Алексей Баталов. Судьба и ремесло. М., “Вагриус”, 2005, 251 стр. (“Мой 20 век”).
Эта книга неоднократно издавалась, дополнялась и дописывалась, напомню себе, не только одним из немногих великих русских актеров, современниками которого нам выпала честь быть здесь и сейчас. Это записки чудесного режиссера, писателя, сказочника и даже — мыслителя, если под этим словом понимать непрекращающееся благодарное оглядывание на составивших твою судьбу и покрывших тебя заботливым покровом учительства и любви. И она же — “не что иное, как собрание мгновений, выхваченных из одной актерской жизни. Яркие, сразу ослепляющие или постепенно разгорающиеся в памяти, они, точно фонари, освещают определенные участки дороги…”
Для меня таким участком — на сей раз — оказалась глава “Язык пространства” — об актерском бытии в инсценировке, о радио (где “все зримое отсутствует, проверяется подлинность и глубина таланта актера”), о ширме звука. Может, еще и потому, что на днях я в сто первый раз поставил для пятилетнего сына видеокассету с “Ежиком в тумане” и, конечно, не смог уйти к своим делам — от волшебных линий и героев Норштейна, от волшебного голоса А. Б.
Среди дорогих теней в “Судьбе и ремесле” — мама, Ахматова, Урусевский, Хейфиц, Прокофьев и Паустовский; отдельной светлой тенью и отдельной историей стоит фигура Марселя Марсо, рассказ о котором называется “О том, чего нельзя сказать словами”. Они уже начинали работать вместе над гоголевской темой: переписывались, встречались, загорались… И от нашего советского охранительного скотства все рухнуло. Осталась фотография над столиком. На ней Марсо стоит у афиши своего вечера, на которой написано “Шинель”. “Итак, круг замкнулся”.

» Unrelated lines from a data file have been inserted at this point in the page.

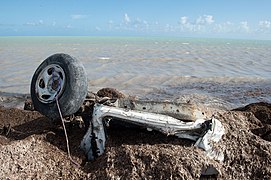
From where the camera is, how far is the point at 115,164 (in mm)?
3244

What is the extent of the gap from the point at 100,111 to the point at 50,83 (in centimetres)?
90

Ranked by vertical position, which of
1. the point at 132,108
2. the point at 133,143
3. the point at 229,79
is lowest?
the point at 229,79

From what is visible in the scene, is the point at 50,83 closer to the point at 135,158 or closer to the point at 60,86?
the point at 60,86

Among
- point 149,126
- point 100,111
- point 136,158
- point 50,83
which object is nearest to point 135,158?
point 136,158

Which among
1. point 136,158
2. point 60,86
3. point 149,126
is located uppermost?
point 60,86

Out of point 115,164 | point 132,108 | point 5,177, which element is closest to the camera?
point 5,177

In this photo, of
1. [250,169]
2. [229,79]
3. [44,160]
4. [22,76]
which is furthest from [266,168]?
[22,76]

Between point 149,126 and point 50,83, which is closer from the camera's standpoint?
point 149,126

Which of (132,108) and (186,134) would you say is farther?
(132,108)

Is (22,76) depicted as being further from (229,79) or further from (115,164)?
(115,164)

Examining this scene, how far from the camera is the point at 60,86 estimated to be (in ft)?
12.7

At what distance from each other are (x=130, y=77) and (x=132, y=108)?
356 inches

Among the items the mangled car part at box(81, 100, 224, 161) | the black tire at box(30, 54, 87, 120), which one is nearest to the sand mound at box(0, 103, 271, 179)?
the mangled car part at box(81, 100, 224, 161)

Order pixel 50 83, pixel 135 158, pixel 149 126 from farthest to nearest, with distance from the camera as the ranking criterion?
pixel 50 83, pixel 149 126, pixel 135 158
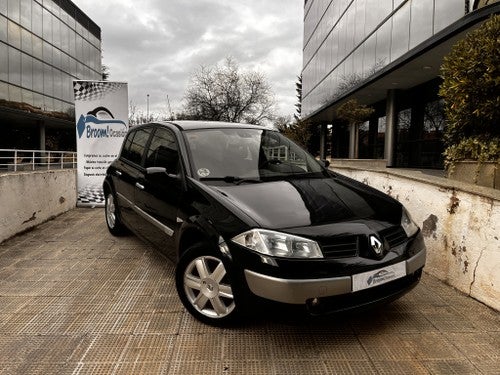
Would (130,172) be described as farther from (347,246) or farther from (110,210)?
(347,246)

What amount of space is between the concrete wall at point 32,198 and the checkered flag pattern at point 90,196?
0.78 ft

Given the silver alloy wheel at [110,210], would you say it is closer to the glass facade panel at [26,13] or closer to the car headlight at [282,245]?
the car headlight at [282,245]

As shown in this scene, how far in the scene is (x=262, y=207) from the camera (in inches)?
113

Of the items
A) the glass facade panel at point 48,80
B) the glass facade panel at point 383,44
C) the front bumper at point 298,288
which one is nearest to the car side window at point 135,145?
the front bumper at point 298,288

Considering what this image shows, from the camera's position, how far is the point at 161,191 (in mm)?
3797

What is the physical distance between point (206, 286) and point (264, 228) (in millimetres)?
735

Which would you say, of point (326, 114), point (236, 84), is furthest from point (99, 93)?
point (236, 84)

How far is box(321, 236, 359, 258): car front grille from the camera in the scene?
258 cm

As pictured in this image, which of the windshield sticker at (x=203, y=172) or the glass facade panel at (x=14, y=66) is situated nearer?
the windshield sticker at (x=203, y=172)

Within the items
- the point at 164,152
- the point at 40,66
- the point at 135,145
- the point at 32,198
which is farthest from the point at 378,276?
the point at 40,66

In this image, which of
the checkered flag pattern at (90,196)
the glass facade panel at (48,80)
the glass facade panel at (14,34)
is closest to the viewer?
the checkered flag pattern at (90,196)

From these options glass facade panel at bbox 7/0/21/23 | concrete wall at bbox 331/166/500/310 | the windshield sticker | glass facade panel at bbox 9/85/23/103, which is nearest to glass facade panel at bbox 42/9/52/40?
glass facade panel at bbox 7/0/21/23

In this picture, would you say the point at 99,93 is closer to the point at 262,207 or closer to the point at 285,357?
the point at 262,207

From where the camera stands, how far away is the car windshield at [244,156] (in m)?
3.55
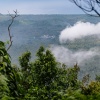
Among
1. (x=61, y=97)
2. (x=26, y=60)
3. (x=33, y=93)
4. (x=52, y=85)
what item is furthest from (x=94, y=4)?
(x=26, y=60)

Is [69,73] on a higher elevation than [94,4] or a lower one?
lower

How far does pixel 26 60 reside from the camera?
73.9 m

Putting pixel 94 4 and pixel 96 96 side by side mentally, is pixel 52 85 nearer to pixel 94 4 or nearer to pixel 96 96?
pixel 94 4

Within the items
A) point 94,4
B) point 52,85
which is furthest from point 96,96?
point 52,85

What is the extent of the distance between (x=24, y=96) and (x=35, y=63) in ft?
203

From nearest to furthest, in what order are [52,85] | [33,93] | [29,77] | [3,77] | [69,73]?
[3,77] → [33,93] → [52,85] → [29,77] → [69,73]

Я не понимаю, почему не показывают сегодня гениальную (это и ребенку понятно) режиссерскую работу Баталова с Роланом Быковым в роли Башмачкина, не понимаю.
И — собственное воспоминание. Лет десять тому назад я брал у Баталова интервью для журнала “Домовой”. Мы встречались во ВГИКе, где он преподает много лет, заходили на минутку к нему домой, долго сидели на скамейке у Никитского бульвара. Алексей Владимирович, помню, рассказывал о своей маме, Нине Антоновне Ольшевской, ее театральной игре и обмороках на сцене в голодные военные годы. Потом я спросил об Ахматовой. Он начал говорить, подбирая слова. Пленка диктофона безостановочно крутилась и зафиксировала неожиданный “блоу-ап” — автомобильную аварию метрах в двухстах от нашей скамейки: удар металла, звон разбитых стекол, восклицания прохожих. Запись сохранилась. До последнего звука.
“… — Тут, опять-таки, очень такая какая-то… показушная история получается, потому что… Ну вот, вообрази: из-за войны… Я до сих пор — иногда, — когда вспоминаю маму и все…
Евгений Блажеевский. Монолог. Стихотворения. М., Союз российских писателей, 2005, 248 стр.
Мне нравится изящное вступительное эссе Кублановского (“Брутальный романс Евгения Блажеевского”), и жаль, что не включены редкие в наше время по интонации и глубине проникновения в мысль-поэтику друга статьи Игоря Меламеда и Ефима Бершина. Им бы тут самое место для завершения портрета стихотворца ушедшего века: печального и мудрого рыцаря, каким я его, во всяком случае, и запомнил.
Однажды мне захотелось скачать из Сети его знаменитое “По дороге в Загорск” в исполнении Жанны Бичевской (романс сложен из магистрала венка сонетов “Осенняя дорога”). Оказалось, что песня входит в двадцатку лучших русских романсов века, что ее пели десятки людей, среди которых и Валерий Агафонов, и Иосиф Кобзон. Так вот и пели, что “с рожденьем ребенка теряется право на выбор, / И душе тяжело состоять при раскладе таком…”. Какой-то горе-коллекционер своего собственного гитарно-песенного исполнения поставил рядом с mp3-шным “Загорском” — “слова народные”…
(Не так ли вышло и с Александром Величанским, широко известным одним-единственным стихотворением “Под музыку Вивальди…”, проникновенно исполняемым Никитиными?)
А за незащищенной брутальностью его интонаций мне часто видится душа ребенка, в которой есть и Гек Финн, и толстовские, и даже чеховские мальчики.